We were consequently hooked, and now there's all sorts of budget available for more data science and more data scientists.
The same thing is starting to happen in our customer environments as well. The outcome of the Greenplum Analytics Lab typically results in one or more "you've got to be kidding me" insights, usually from people who might have the deepest and narrowest expertise in a particular field.
There are some interesting human cognition factors in play here that are worth exploring down the road as we get more data points, but we'll save that for later.
Data Science Summit 2012
As part of EMC World, we're holding the second instantiation of the Data Science Summmit on May 23-24 in Las Vegas. The first gathering exceeded all expectations in terms of attendance, cool sessions on what people were doing with data science, and generally celebrating data scientists as the new intellectual heroes of the information age.
The sad part: I'll have other duties at EMC World during that time, but I am going to make every effort to attend as many sessions as humanly possible.
If you've got the data science bug like I do, you'll make every effort to attend.
The Academic Connection
Our viewpoint is that, with regards to data science, there are two distinct perspectives.
First, we believe that data science represents a legitimate and independent advanced curriculum -- at the graduate and post-doc level. Second, we believe that data science will emerge as one of the primary intellectual tools in so many established academic disciplines: from biotech to social science.
A while back, we introduced our own introductory course work along these lines, which as turned into an incredibly popular offering.
We've also started to make progress in engaging around academic leaders along these lines.
Representing the East Coast faction, we're working with the MIT Center for Digital Business, led by Andrew McAfee and George Westerman, who are studying how organizations are using big data analytics, and how their business performance differs from their peers. And representing the West Coast, we're working with the Stanford Social Data Lab, led by Andreas Weigend, mostly focused on the new treasure-trove of social data, and how to better exploit it.
Much more to do here, but I can see demonstrable progress.
Sharing Our Internal Stories
Here at EMC, we're now actively infected with the big data analytics bug.
We're working to make the first phase (BI as a service) more broadly available inside of EMC, and we've had a number of internal Greenplum Analytics Lab engagements in various strategic locations across our internal EMC organization.
Yes, we're a technology company, you might expect that -- but our starting point is perhaps more interesting: we haven't been the most analytically enabled company -- but wait a year or so, and we show every sign of becoming one.

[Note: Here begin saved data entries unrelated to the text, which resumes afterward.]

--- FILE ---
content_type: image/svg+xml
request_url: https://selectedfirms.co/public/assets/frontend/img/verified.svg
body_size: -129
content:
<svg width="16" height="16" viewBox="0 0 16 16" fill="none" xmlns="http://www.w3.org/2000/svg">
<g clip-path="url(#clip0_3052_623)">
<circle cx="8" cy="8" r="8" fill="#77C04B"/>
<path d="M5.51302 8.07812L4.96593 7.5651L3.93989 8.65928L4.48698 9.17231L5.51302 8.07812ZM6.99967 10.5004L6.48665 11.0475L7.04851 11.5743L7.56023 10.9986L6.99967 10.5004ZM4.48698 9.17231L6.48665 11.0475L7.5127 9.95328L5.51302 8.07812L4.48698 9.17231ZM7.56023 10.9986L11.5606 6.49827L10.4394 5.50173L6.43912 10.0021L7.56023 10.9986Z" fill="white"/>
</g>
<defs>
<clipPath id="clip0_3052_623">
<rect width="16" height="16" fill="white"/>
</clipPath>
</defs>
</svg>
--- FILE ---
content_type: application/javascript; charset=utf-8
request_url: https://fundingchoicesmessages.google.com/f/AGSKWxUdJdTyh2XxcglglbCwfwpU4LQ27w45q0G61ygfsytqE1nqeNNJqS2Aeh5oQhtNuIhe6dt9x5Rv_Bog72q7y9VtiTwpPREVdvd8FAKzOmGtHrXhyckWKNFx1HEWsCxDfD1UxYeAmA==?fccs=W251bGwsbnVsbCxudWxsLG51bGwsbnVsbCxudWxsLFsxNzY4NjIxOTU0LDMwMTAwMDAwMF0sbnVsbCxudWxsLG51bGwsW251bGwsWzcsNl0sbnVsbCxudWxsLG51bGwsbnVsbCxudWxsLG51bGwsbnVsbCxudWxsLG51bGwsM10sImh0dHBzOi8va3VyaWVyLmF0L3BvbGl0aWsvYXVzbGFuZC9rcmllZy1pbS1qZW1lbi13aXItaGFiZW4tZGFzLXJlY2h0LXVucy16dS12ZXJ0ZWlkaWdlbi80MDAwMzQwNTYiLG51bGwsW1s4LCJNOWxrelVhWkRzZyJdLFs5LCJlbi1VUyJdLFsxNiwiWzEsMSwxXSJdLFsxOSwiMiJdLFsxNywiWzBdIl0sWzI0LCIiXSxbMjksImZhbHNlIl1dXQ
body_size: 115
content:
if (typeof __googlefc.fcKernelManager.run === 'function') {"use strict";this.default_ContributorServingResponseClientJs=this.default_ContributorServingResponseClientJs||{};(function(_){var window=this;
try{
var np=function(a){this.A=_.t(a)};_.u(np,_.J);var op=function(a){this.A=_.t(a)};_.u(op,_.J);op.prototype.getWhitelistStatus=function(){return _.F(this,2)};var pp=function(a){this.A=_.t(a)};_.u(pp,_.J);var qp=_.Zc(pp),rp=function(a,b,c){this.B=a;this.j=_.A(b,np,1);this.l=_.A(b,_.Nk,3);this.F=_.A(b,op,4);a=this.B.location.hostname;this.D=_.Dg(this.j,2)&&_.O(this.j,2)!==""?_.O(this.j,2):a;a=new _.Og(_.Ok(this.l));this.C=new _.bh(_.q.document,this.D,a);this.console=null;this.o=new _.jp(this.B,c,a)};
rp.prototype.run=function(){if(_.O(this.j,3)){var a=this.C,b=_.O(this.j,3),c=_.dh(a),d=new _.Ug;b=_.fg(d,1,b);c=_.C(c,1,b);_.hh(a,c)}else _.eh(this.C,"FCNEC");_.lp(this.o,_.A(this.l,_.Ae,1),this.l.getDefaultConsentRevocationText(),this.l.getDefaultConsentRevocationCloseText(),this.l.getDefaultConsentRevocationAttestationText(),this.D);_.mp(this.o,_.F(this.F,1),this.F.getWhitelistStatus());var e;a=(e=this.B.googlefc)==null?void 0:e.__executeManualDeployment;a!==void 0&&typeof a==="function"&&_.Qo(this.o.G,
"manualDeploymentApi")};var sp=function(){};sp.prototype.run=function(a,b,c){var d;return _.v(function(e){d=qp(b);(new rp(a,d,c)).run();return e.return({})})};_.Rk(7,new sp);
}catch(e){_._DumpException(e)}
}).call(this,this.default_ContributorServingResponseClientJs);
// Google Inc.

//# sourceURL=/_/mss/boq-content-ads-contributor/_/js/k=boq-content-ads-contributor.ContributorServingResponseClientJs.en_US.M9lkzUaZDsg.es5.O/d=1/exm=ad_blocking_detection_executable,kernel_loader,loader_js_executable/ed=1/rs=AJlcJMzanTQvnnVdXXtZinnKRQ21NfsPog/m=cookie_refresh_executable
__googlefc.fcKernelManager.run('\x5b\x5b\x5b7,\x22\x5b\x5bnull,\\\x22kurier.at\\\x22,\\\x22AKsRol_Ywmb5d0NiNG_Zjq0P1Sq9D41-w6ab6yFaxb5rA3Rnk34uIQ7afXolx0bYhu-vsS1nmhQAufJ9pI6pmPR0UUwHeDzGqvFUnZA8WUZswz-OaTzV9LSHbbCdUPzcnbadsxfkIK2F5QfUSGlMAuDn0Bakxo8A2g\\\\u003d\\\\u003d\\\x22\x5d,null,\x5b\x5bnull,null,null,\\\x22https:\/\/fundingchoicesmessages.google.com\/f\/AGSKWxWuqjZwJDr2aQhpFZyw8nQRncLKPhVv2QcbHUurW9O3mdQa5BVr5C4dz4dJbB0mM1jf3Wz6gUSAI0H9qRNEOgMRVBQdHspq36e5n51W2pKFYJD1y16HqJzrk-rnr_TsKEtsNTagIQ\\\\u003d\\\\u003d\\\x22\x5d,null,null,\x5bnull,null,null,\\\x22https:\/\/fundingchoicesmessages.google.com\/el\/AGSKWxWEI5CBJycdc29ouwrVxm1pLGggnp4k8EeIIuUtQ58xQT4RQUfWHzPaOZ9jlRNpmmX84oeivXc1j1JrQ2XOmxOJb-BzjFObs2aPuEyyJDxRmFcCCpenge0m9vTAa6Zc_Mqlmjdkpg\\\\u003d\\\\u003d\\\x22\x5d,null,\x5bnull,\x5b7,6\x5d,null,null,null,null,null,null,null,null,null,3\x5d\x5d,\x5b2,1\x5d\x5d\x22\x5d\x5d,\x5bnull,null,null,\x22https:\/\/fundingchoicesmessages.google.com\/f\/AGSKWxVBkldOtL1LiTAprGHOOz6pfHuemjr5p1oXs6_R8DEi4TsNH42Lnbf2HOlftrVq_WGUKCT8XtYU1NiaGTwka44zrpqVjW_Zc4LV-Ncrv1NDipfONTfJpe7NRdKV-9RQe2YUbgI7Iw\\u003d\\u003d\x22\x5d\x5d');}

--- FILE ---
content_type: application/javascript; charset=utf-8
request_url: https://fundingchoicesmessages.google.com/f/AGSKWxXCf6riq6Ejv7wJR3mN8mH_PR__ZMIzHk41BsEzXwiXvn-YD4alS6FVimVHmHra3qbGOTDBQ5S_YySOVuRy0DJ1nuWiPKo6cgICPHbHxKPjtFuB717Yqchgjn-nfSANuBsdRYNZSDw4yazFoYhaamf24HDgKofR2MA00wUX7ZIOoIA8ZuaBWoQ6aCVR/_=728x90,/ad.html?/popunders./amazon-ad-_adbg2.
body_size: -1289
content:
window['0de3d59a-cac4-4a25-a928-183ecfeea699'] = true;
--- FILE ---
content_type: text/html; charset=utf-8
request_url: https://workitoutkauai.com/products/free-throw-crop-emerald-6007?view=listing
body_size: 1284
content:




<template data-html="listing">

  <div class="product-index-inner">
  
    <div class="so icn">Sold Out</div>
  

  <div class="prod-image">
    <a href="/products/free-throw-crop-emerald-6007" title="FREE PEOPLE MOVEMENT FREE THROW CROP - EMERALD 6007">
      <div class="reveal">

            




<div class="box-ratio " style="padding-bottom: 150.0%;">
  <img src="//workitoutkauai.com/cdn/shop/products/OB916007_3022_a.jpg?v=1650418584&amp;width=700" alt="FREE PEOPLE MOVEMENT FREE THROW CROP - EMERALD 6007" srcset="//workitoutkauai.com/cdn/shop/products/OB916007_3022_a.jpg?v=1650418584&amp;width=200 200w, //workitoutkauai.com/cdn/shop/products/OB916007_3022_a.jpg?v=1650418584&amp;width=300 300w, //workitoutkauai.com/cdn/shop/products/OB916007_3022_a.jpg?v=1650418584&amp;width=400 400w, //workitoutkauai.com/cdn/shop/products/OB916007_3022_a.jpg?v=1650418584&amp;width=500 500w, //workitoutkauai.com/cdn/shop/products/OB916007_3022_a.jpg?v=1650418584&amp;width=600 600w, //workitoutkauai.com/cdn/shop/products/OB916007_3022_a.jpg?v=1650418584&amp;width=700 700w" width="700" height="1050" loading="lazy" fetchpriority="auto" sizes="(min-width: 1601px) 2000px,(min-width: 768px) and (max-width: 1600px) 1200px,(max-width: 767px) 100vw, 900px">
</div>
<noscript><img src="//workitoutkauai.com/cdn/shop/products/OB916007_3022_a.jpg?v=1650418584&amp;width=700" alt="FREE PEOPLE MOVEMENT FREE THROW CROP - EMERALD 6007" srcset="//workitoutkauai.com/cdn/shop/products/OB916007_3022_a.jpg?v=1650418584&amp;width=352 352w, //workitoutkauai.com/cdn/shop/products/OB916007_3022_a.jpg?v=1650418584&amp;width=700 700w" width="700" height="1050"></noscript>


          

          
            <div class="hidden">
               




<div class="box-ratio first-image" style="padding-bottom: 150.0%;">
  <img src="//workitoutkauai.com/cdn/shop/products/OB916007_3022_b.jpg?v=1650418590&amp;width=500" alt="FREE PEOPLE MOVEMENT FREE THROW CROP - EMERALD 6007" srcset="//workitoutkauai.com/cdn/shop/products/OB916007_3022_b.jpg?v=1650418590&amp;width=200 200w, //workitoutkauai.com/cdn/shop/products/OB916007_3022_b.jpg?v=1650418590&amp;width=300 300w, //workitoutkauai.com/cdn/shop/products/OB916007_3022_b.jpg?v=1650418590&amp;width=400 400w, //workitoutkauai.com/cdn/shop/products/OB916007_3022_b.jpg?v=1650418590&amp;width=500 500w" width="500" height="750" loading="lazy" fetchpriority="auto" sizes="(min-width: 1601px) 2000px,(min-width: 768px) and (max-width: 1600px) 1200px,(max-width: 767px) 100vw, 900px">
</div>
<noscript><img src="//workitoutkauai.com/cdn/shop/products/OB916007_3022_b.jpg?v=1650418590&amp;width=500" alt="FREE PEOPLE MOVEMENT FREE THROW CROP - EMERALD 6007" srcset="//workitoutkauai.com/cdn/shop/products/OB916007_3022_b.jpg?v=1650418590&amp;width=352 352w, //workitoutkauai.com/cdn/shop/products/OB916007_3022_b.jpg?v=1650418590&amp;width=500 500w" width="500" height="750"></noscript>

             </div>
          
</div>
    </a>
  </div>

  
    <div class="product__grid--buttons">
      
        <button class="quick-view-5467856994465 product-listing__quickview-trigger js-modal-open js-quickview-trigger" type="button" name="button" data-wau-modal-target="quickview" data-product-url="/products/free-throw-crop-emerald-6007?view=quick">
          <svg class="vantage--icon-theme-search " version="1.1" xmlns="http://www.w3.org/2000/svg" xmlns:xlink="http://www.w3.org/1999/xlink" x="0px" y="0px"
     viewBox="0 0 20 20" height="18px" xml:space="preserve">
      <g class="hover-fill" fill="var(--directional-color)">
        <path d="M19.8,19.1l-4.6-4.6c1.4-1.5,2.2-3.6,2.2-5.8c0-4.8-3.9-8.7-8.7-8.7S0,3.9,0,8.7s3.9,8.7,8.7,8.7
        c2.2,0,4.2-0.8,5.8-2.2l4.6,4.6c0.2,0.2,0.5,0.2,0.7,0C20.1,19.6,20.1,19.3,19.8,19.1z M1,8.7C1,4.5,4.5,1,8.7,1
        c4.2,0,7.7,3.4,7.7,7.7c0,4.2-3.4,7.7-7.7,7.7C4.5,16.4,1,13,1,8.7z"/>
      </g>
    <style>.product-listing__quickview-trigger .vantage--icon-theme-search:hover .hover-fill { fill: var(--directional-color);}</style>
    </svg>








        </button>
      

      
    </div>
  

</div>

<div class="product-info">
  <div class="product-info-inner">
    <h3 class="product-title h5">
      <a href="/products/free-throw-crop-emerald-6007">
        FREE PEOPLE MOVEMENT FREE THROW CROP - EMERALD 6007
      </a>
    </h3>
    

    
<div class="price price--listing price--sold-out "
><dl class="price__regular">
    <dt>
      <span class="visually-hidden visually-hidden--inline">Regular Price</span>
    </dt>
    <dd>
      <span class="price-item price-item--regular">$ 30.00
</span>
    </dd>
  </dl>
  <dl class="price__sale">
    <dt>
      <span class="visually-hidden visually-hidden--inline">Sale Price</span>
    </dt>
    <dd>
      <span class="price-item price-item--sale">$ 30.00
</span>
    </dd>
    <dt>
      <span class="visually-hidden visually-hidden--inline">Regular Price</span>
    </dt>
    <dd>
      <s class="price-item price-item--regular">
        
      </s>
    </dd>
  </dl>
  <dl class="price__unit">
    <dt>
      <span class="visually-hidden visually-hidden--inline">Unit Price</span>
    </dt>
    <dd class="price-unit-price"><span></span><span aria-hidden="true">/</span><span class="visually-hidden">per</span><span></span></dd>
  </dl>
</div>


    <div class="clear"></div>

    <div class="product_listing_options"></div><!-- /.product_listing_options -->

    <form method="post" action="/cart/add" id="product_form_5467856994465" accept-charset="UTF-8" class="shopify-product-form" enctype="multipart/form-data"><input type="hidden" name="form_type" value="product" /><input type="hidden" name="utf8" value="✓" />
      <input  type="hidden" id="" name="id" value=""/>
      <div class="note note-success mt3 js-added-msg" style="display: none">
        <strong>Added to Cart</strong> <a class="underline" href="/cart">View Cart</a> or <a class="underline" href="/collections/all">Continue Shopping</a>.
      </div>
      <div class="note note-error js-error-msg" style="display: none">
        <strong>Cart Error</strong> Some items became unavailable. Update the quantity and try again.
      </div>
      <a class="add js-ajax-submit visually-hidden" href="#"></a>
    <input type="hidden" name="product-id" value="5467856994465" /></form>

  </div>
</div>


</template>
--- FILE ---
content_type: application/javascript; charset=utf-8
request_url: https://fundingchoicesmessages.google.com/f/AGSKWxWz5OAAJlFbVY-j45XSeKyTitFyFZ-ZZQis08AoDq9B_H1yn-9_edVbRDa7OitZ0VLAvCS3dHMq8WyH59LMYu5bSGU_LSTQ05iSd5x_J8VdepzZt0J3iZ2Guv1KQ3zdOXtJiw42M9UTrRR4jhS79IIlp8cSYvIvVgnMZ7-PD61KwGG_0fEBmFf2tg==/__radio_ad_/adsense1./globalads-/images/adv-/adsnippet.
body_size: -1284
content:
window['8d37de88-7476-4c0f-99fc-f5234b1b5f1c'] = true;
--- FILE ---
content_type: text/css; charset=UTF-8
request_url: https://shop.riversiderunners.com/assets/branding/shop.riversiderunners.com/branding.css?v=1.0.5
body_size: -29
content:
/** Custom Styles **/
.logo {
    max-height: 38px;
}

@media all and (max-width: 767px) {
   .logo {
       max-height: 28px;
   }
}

For that reason, I think we here at EMC will serve as an excellent example over the next year or so detailing how a large, global company in an incredibly competitive business changes the way they do business using big data analytics. Hopefully, our experiences will help others.
I have good reasons to be optimistic: for example, we've already done that with social. We've now clearly reaping the benefits of our internal ITaaS transformation, remaking EMC IT into a competitive internal service provider. We've started to tackle mobility in a very strategic and thoughtful way.
And, of course, quickly learning to wield the new tools of data science and big data analytics.
The best news?
I think these appear to be very exciting times indeed for all of us as career IT professionals.